▸ DATA FOR THE TASK:
────
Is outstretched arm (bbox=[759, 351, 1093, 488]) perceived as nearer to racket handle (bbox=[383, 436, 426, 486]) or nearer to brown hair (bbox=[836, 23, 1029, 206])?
────
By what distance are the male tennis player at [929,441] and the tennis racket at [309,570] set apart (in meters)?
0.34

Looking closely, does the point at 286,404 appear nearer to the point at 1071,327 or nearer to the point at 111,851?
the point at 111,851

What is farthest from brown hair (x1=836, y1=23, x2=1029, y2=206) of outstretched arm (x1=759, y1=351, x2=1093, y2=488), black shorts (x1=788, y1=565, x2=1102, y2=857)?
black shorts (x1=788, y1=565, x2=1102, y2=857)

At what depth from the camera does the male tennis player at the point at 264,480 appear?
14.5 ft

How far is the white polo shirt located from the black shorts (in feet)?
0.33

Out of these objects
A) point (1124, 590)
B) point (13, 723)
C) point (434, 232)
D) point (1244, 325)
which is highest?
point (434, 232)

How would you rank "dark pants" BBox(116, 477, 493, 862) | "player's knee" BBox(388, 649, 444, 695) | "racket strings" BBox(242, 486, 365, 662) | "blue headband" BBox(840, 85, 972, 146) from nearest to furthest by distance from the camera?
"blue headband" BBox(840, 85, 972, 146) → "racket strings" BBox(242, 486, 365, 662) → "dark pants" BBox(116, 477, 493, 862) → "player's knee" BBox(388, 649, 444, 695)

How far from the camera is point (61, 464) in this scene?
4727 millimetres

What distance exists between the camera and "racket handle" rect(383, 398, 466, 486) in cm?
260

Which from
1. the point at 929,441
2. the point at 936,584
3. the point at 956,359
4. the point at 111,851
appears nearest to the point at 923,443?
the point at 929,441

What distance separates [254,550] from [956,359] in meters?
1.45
────
▸ WRITTEN EXERCISE: Which lines in the items above contain the word "brown"? Copy each of them in full.

▸ FINISHED ANSWER:
Is outstretched arm (bbox=[759, 351, 1093, 488]) perceived as nearer to racket handle (bbox=[383, 436, 426, 486]) or nearer to brown hair (bbox=[836, 23, 1029, 206])?
What is farthest from brown hair (x1=836, y1=23, x2=1029, y2=206) of outstretched arm (x1=759, y1=351, x2=1093, y2=488), black shorts (x1=788, y1=565, x2=1102, y2=857)?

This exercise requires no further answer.